Wang Laboratories Inc last week completely recast the top end of its VS family of small mainframes, and picked a numbering scheme for the new models that instantly invited association with IBM’s new 9370 machines (CI No 599). The new line consists of two families, 7100 and 7300, both based on the VS300 processor, but consisting of three distinct CPUs, upgrades being effected by swapping processor boards. The base machine is the 7110, which has a 240nS microcycle and supports up to 16 disk drives; it can be field-upgraded to a 7120 with 180nS clock and support for 24 drives. Exchange of one processor board turns it into a VS7150 with 120nS clock, and most of the boards and internals can be transferred to a 7300 cabinet with additional input-output and slots for a second processor to turn it into the forthcoming 7320 dual processor model. The 7100 line offers up to twice the performance of the VS 85 and 100, the 7300 is functionally equivalent to the VS300. All models are built around a 67.7 Mbyte-per-second system bus and all have 32Kb cache. The 7100s can take up to 10 intelligent input-output controllers, the 7300 up to 15. All models take up to 16Mb main memory, the 7310 supports 16 disk drives, the 7120 and 50 take 24, the 7310 up to 40. The 7100s support up to 128 workstations and up to 192 peripheral devices, the 7310 up to 192 concurrent workstations and up to 255 peripherals. The machines are designed for easy accomodation of new memory boards when higher capacity disks become available. The 7110 with 4Mb of memory is $90,000, with 16Mb $162,000; the 7120 is $120,000 with 4Mb, $190,000 with 16Mb; the 7350 is $160,000 with 4Mb, $232,000 with 16Mb; the 7310 is $232,000 with 8Mb, $280,000 with 16Mb. Wang is promising existing VS300 users that they will not be disadvantaged in terms of either price or performance vis-vis the new VS7310. All the new models are out immediately in the US. An MP version of VS for up to four tightly-coupled processors is promised for later this year.
Five target sectors
On the software front, Wang came out with release 2.0 of its PACE Professional Applications Creation Environment, which combines relational database, decision support and applications generators. The data dictionary has been enhanced so that more detailed and precise data definitions can be made, and the applications builder and the database are enhanced for better integration with other Wang products such as Wang Office and the 20/20 spreadsheet. In particular, word processed text can now be stored and manipulated with other data in the database, and combined with data in applications. The new release costs $13,000 to $39,000 according to the size of VS on which it is to run.
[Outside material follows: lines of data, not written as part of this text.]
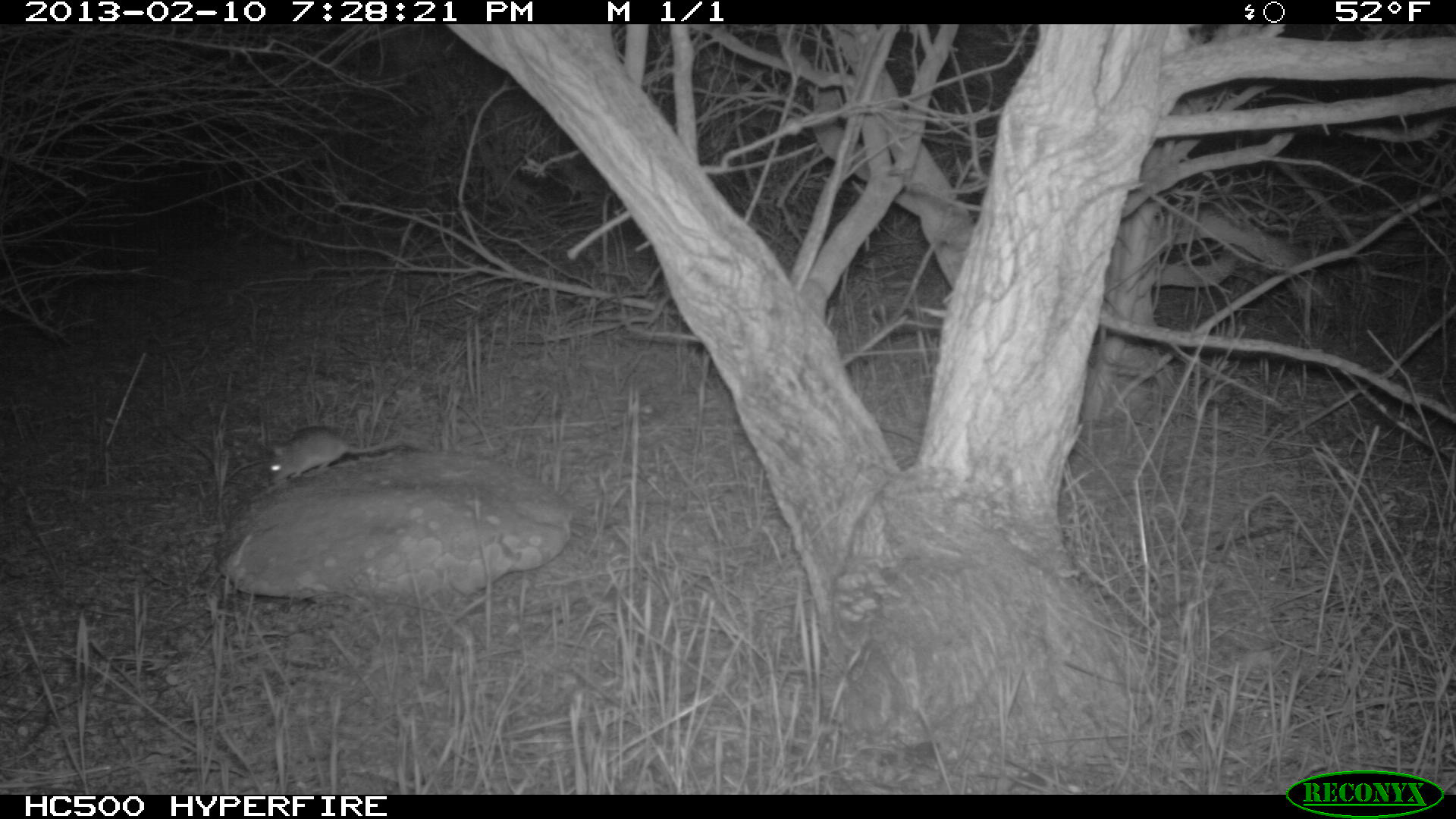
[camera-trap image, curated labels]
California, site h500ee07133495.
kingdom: Animalia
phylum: Chordata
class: Mammalia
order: Rodentia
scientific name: Rodentia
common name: rodent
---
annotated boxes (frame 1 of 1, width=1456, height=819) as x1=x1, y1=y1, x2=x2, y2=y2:
rodent: x1=268, y1=425, x2=394, y2=484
It will be available in September. Wang also took the opportunity of the announcement to declare its commitment to becoming the number one company in the industry for customer support and satisfaction, and one of the top three companies overall in the 1990s (alongside DEC and IBM, presumably). The company is particularly targeting five market segmemts with the VS – departmental systems; technical workstations – a new departure for the VS, although it is a field where the old 2200 was a player; electronic publishing; advanced image management; and integrated voice-data systems, a market arena where it has made two aquisitions.